Selected Examples from Different Organisms
Animal Venoms
Animal venoms often contain complex mixtures of peptides and proteins targeting the nervous system.
- Cone snail toxins (conotoxins):
- Highly specific blockers of various ion channels and receptors.
- Some variants used as powerful analgesics.
- Scorpion and spider toxins:
- Often affect Na\(^+\), K\(^+\), or Ca\(^{2+}\) channels.
- Can cause pain, convulsions, or paralysis.
- Snake neurotoxins:
- α-neurotoxins (e.g. from cobras) bind nAChRs and block neuromuscular transmission.
Plant and Fungal Neurotoxins
- Nicotine, atropine, scopolamine:
- Plant alkaloids that modulate acetylcholine receptors or central signaling.
- Muscimol (from fly agaric, Amanita muscaria):
- Potent GABA\(_A\) agonist; hallucinogenic and neurotoxic effects.
- Ibotenic acid:
- Glutamate receptor agonist; causes excitotoxic damage.
Bacterial Neurotoxins
- Botulinum and tetanus toxins (already described):
- Among the most potent toxins known.
- Their extreme toxicity illustrates how critical properly functioning synapses are for life.
Therapeutic Uses vs. Toxic Effects
Many substances can be both medicine and poison, depending on dose, context, and route of administration.
- Opioids:
- Essential in pain management; high overdose risk.
- Local anesthetics:
- Safe when used locally and in controlled doses; systemic overdose can cause seizures, arrhythmias.
- Botulinum toxin:
- Used in tiny doses in neurology and dermatology; systemically is a lethal neurotoxin.
- Antipsychotics, antidepressants, anxiolytics:
- Act on the same receptors and pathways as many abused drugs; require careful dosing and monitoring.
This dual nature underlines a central principle: the nervous system is so sensitive that small chemical changes can have profound effects—beneficial, harmful, or both.
Long-Term Effects on the Nervous System
Repeated or chronic exposure to psychoactive substances and neurotoxins can cause lasting changes:
- Structural changes:
- Loss of neurons (neurodegeneration) in specific brain areas.
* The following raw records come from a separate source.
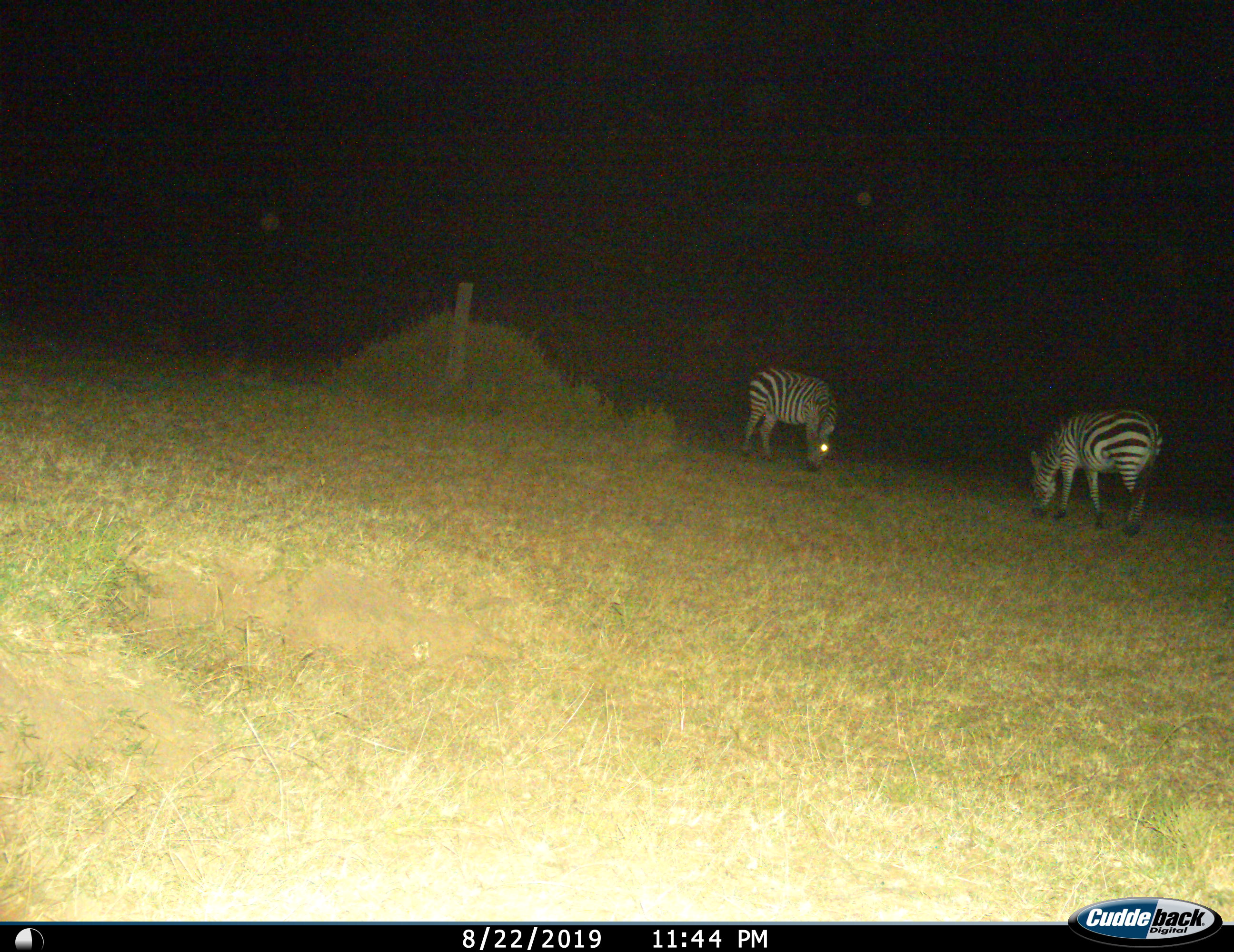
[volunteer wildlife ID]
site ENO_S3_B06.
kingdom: Animalia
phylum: Chordata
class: Mammalia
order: Perissodactyla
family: Equidae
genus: Equus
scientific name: Equus quagga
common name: plains zebra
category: zebraplains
Zebraplains (plains zebra) (Equus quagga), count 2. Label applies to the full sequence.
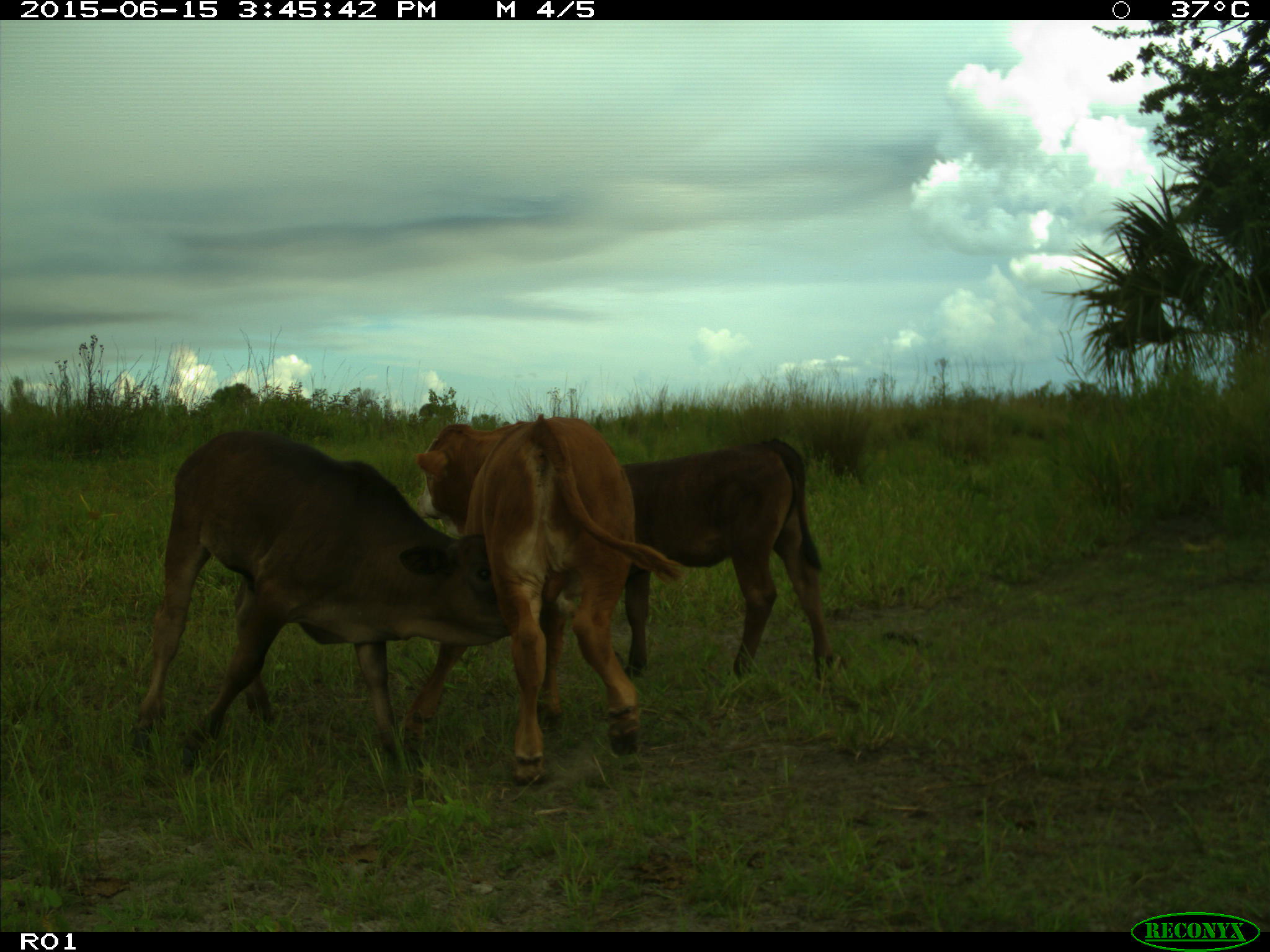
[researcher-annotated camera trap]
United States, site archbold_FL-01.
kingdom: Animalia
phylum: Chordata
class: Mammalia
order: Artiodactyla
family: Bovidae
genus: Bos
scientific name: Bos taurus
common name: domestic cow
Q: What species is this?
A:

- Altered dendritic branching and synaptic density.
- Functional changes:
- Modified receptor expression and sensitivity.
- Persistent alterations in neurotransmitter systems (e.g. dopamine in addiction).
- Behavioral/cognitive effects:
- Memory impairments, mood disorders, reduced impulse control.
- Increased vulnerability to mental illnesses in susceptible individuals.
Many of these changes involve processes also relevant for normal learning, memory, and plasticity, but driven abnormally by chemical exposure.
Protective Mechanisms and Risk Reduction
Organisms possess several mechanisms to limit neural damage:
- Blood–brain barrier (BBB):
- Restricts access of many toxins to the CNS.
- Detoxification systems:
- Liver and kidneys metabolize and excrete many xenobiotics.
- Homeostatic regulation:
- Receptor downregulation, transporter upregulation, etc., help rebalance signaling—but can also contribute to tolerance and withdrawal.
From a human health perspective, risk reduction involves:
- Limiting exposure to known environmental neurotoxins (e.g. heavy metals, pesticides).
- Informed, cautious use of therapeutic psychoactive drugs.
- Prevention and treatment of substance use disorders, given their basis in altered neural information processing and reward learning.
Understanding psychoactive substances and neurotoxins therefore provides insight not only into disease and poisoning, but also into the normal function and plasticity of the nervous system.